**** Record excerpts ****

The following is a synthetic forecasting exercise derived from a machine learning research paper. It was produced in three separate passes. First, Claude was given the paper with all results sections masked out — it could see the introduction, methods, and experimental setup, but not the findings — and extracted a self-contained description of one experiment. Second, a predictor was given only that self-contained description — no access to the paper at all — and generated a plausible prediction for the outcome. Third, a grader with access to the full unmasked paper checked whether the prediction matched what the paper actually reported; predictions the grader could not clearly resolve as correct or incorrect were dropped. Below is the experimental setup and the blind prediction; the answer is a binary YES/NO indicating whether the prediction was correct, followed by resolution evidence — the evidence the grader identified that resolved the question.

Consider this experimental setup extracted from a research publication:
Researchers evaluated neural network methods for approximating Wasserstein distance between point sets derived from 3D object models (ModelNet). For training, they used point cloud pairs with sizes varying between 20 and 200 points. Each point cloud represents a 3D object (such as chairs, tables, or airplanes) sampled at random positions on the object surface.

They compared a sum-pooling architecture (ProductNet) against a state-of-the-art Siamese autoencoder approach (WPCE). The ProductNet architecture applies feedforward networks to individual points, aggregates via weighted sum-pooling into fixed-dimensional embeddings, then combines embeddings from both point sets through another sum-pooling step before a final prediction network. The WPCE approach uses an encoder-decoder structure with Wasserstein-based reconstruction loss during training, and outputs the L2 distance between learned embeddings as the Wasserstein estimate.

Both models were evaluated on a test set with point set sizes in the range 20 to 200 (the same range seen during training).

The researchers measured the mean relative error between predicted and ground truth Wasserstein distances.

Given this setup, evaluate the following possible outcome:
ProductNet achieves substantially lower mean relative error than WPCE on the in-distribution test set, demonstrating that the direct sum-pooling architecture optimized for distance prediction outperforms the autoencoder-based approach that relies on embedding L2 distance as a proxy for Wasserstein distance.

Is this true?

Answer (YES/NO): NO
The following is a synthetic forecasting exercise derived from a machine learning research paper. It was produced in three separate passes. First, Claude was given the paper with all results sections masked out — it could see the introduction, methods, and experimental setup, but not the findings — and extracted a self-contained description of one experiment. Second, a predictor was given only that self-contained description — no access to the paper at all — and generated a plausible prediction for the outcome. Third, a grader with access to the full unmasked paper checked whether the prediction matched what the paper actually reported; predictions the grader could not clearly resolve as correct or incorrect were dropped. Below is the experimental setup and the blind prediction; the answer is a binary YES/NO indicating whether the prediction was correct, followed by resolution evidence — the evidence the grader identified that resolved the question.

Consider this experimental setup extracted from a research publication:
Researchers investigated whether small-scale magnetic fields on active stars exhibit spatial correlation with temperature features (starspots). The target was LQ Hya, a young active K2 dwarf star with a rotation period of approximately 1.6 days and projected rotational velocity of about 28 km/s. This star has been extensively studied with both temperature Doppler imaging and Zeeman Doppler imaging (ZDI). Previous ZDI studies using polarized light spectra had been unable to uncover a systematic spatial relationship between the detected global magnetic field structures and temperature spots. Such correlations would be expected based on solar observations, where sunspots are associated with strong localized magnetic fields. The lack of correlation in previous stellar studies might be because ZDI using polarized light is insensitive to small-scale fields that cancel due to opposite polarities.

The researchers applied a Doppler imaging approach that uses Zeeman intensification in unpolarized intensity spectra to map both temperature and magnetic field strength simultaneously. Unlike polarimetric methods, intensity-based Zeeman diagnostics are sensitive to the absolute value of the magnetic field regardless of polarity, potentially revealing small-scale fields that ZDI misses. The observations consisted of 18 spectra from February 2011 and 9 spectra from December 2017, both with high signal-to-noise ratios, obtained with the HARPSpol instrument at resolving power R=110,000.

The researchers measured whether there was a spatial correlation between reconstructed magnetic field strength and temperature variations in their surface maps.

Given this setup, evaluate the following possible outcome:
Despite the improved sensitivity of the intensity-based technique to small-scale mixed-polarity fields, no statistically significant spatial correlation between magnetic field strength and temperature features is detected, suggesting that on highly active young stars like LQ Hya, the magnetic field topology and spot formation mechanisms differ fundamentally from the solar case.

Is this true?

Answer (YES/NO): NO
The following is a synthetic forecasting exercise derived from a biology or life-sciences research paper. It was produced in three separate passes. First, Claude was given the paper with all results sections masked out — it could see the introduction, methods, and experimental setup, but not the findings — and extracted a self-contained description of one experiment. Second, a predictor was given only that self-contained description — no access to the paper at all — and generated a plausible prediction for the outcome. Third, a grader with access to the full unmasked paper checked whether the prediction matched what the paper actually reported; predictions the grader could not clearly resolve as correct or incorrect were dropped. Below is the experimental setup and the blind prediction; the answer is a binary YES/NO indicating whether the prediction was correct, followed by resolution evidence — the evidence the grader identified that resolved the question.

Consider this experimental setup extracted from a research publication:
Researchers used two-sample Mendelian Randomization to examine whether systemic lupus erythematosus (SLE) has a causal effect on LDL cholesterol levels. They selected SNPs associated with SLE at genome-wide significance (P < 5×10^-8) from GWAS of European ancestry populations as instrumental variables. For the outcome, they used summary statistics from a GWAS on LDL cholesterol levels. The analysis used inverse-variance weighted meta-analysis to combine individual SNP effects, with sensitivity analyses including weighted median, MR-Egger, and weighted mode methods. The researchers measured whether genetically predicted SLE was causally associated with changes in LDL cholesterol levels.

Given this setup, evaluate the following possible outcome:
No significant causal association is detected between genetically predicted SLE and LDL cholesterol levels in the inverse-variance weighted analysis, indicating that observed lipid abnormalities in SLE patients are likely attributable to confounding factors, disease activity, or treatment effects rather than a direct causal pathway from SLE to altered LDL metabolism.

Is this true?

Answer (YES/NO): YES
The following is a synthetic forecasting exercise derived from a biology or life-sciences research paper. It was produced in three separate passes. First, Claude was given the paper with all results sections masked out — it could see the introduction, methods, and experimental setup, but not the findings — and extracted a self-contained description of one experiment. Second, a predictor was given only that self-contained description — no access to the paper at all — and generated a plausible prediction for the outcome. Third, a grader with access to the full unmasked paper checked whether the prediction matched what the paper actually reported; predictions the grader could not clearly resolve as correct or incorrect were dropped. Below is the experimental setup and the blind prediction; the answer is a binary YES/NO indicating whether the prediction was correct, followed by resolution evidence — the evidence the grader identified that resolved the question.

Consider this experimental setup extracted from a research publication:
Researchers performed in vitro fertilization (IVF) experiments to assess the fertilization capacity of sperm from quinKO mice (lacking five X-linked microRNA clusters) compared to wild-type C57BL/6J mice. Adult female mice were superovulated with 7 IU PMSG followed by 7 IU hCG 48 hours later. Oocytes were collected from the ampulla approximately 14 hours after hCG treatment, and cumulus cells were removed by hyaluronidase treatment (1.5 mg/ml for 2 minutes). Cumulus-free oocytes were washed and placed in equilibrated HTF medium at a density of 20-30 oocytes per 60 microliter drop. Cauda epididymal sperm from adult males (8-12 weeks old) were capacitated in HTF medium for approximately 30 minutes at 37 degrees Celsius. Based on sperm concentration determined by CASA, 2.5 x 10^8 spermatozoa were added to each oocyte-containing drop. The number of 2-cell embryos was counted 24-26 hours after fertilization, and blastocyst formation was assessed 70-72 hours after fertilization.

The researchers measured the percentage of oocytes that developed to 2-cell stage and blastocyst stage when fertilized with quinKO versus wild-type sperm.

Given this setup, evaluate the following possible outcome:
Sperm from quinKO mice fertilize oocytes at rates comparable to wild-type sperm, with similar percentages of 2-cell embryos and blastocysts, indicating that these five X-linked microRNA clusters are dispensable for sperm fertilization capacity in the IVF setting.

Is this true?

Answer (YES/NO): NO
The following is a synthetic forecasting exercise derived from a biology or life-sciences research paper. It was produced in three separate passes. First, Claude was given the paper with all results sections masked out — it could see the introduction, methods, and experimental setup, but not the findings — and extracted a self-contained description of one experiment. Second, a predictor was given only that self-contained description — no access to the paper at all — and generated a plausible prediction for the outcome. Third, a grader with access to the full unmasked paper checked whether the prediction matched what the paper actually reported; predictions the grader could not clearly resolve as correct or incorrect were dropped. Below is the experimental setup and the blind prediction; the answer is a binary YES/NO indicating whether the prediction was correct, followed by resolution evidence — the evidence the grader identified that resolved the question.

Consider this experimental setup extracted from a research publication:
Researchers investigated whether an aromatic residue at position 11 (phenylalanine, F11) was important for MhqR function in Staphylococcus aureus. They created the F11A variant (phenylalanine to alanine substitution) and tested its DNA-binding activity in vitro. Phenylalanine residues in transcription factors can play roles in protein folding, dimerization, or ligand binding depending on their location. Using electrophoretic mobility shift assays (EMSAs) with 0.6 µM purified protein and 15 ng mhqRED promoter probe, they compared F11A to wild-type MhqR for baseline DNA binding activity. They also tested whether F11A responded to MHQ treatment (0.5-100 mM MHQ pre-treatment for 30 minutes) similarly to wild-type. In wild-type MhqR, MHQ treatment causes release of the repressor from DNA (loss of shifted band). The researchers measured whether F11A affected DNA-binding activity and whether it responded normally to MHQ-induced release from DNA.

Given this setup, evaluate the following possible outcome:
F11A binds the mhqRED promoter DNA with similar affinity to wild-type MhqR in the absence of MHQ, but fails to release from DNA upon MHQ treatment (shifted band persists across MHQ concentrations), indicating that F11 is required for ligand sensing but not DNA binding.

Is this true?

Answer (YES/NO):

****

> **Task details**
Note each line above that holds "predicted", then copy all of them.

> **Expected answer**
The researchers measured the mean relative error between predicted and ground truth Wasserstein distances.
Researchers used two-sample Mendelian Randomization to examine whether systemic lupus erythematosus (SLE) has a causal effect on LDL cholesterol levels. They selected SNPs associated with SLE at genome-wide significance (P < 5×10^-8) from GWAS of European ancestry populations as instrumental variables. For the outcome, they used summary statistics from a GWAS on LDL cholesterol levels. The analysis used inverse-variance weighted meta-analysis to combine individual SNP effects, with sensitivity analyses including weighted median, MR-Egger, and weighted mode methods. The researchers measured whether genetically predicted SLE was causally associated with changes in LDL cholesterol levels.
No significant causal association is detected between genetically predicted SLE and LDL cholesterol levels in the inverse-variance weighted analysis, indicating that observed lipid abnormalities in SLE patients are likely attributable to confounding factors, disease activity, or treatment effects rather than a direct causal pathway from SLE to altered LDL metabolism.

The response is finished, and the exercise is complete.